こちらは土地区画整理事業の決定は抗告訴訟ができるかどうかに対しての判例となります。
わかりやすく噛み砕いて説明していきますね。
前提条件
Y市は、A鉄道の立体交差事業の一環として、上島駅の高架化と併せて、駅周辺の公共施設の整備改善等を図るため、土地区画整理事業を計画した。

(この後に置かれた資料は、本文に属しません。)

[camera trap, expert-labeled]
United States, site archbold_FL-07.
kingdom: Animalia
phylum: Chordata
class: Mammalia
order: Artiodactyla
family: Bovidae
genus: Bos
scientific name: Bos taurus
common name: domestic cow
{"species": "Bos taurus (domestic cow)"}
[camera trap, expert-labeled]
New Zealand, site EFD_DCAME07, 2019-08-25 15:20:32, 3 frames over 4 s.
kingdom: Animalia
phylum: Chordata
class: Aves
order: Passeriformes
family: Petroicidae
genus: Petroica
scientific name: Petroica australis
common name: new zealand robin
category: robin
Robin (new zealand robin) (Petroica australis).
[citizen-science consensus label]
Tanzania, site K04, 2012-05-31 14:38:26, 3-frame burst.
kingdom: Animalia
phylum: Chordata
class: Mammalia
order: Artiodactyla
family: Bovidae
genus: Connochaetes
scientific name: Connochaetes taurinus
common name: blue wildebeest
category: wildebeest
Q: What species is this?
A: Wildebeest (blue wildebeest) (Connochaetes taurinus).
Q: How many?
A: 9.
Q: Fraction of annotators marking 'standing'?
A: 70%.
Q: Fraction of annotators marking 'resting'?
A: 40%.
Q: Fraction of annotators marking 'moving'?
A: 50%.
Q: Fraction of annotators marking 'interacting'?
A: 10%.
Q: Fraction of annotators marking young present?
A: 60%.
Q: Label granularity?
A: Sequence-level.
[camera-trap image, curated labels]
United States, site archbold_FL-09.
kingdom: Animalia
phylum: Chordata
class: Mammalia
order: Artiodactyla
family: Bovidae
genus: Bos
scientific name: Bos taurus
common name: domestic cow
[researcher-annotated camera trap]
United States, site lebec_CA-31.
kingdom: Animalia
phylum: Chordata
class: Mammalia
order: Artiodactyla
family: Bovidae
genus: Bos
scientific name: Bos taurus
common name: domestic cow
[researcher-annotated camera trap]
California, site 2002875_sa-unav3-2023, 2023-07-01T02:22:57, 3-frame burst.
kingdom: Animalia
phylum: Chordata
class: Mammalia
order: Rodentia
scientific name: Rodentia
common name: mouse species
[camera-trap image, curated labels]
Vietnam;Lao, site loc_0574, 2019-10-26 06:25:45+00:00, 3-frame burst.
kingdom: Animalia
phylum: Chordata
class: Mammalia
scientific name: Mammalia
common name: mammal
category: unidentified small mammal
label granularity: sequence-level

そして、Y市は、知事Bに対して、事業計画の認可申請をし、Bからその認可を受けた。
(市町村が土地区画整理事業を行う場合、知事の認可が必要)
そして、Y市は、本件事業計画が決定した旨の公告を行った。
本件事業の施行地区内に土地を所有するXらは、本件事業は公共施設の整備改善および宅地の増進という土地区画法の事業目的を欠くものであると主張して、当該事業計画の決定の取消しを求めて提訴した。
住民VS行政(取消訴訟なので被告は市)
どちらが勝利したのでしょうか。
争点と抑えるべきポイントと結論
この土地区画整理事業の決定と抗告訴訟に関する事件では①点が論点とされました。
①都市計画事業の事業計画の決定に処分性は認められるか?
①都市計画事業の事業計画の決定に処分性は認められるか?
いったんこの土地区画整理事業の決定がされると、事業計画にしたがって、具たち的な事業がそのまま進められ、宅地について換地処分が当然に行われることになります。
そうすると、法的部位に直接的に影響が生ずるものと言うべきであり。
また、換地処分を受けた宅地所有者等やその前に仮換地の指定を受けた宅地所有者等は、当該換地処分等を対象として取消訴訟を提起することができる。
それゆえ、換地処分等の取消訴訟において、宅地所有者等が事業計画の違法を主張し、その主張が認められたとしても、当該換地処分等を取り消すことは公共の福祉に適合しないとして事情判決(行政事件訴訟法31条1項)がされる可能性が相当程度あるのであり、換地処分等がされた段階でこれを対象として取消訴訟を提起することができるとしても、宅地所有者等の被る権利侵害に対する救済が十分に果たされるとはいい難い。
市町村の施行に係る土地区画整理事業の事業計画の決定は,施行地区内の宅地所有者等の法的地位に変動をもたらすものであって,抗告訴訟の対象とするに足りる法的効果を有するものということができ,実効的な権利救済を図るという観点から見ても,これを対象とした抗告訴訟の提起を認めるのが合理的である。
結論
市町村の施行に係る土地区画整理事業の事業計画の決定は,抗告訴訟の対象となる行政処分に当たる。
【結論】
土地区画整理事業の決定→処分性を有する
土地区画整理事業の事業計画の決定は,抗告訴訟の対象となる行政処分に当たるとされました。
換地処分に対して取消訴訟をすることもできるが、それだけでは実行的な権利救済を図るためには事業計画の決定がされた段階で、これを対象とした取消訴訟の適期を認めることに合理性があるとされました。
過去の出題
平成28年度、問題19、選択肢4
記述対策:ランクC
ほとんど出題されません。結論だけ覚えていれば問題ありません。
まとめ
今回は、最大判平20.9.10:土地区画整理事業の決定と抗告訴訟(処分性を有する)について説明しました。
土地区画整理事業の事業計画の決定は,抗告訴訟の対象となる行政処分に当たる。とおぼえておけば行政書士試験ではバッチリでしょう。